▸ Exercises to complete:
a) According to the text on farm pesticides, what share of the neonics used every year is estimated never to get close to a real pest?
b) In the text on farm pesticides, rewrite the passage between "2.  Organic farmers" and "out of waterways.", inclusive, substituting "streams" for "waterways".

2.  Organic farmers use pesticides too, and some like Kocide and rotenone, kill fish as efficiently as the fungicides and insectcides used in conventional agriculture. The difference is that organic farmers manage their soils much more effectively, longer rotations, high organic levels, so they're much, much less risk. So preventing fish kills isn't just as an issue of "going organic", but making sure that pesticides, all pesticides, are kept out of waterways. 

3. People's fear and anger is really directed at potato farming.  I think there was a great opportunity missed in the mid 1990's as the industry expanded to supply the new french fry plants (now plant after Mccain announced it's leaving) that the government and many in the farming community resisted the common sense recommendations coming out of Elmer MacDonald's Roundtable report: the need for proper buffer zones, using organic matter as a measure of sustainable farming practices, restrictions on row cropping on sloping land, proper crop rotations, and so on.  We've waited almost twenty years for some of these to be implemented, and are still waiting on others. Would it have prevented fish kills, dead zones in rivers, nitrates in wells?  I don't know. I think it would have made these problems occasional, and manageable. Now they're the expected, and that makes it much more difficult for politicians and farm leaders to create confidence that they know what they're doing. That's when joining the "pesticide free" team seems like the only answer.   And for what it's worth, don't forget the dozens of watersheds where fish still thrive even after heavy rains,  and don't be surprised if the cause of the North River fish kill wasn't a potato field but something else. And if that's the case, no that doesn't mean everything is OK.

4. Two of the most condemned pesticides these days are neonicitinoids, and glyphosphate (our old pal Round-up), and for good reason. Here's the but. It's not as if either were introduced into a Garden of Eden that's now been poisoned.   When both were initially introduced they were replacing herbicides and insecticides that were far more damaging to the environment, and people, some of the old World War Two nerve agents, and herbicides like agent orange and paraquat.   The problem with both (and I've written a fair amount on this before)  is how they're used. GMO roundup ready crops have lead to millions of acres of farmland saturated with glyphosphate, and the same issue with the neonics, coating grain and corn seed. It's estimated that more than 80% of the neonics being used every year never get close to a real pest, but hurt beneficials like bees.

[Stored data entries]
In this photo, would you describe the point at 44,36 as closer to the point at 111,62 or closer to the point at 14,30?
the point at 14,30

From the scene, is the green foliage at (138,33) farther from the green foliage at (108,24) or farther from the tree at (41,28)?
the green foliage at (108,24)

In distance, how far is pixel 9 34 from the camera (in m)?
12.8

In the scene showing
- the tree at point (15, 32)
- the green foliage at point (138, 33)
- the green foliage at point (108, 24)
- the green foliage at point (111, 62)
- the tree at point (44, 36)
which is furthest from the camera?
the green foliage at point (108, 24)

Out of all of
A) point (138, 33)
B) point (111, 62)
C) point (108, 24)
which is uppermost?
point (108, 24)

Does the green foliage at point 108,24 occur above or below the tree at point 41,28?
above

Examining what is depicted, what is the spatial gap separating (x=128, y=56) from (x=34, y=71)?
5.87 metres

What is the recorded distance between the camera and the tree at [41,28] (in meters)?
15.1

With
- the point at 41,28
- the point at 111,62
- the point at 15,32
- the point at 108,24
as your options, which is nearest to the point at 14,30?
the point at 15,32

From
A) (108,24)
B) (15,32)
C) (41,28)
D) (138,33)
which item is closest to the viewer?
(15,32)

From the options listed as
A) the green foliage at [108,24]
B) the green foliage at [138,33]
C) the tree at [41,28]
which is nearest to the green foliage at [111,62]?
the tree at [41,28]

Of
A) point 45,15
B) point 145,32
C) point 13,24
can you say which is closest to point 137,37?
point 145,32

▸ Solutions per task:
a) More than 80%.

b)
2.  Organic farmers use pesticides too, and some like Kocide and rotenone, kill fish as efficiently as the fungicides and insectcides used in conventional agriculture. The difference is that organic farmers manage their soils much more effectively, longer rotations, high organic levels, so they're much, much less risk. So preventing fish kills isn't just as an issue of "going organic", but making sure that pesticides, all pesticides, are kept out of streams.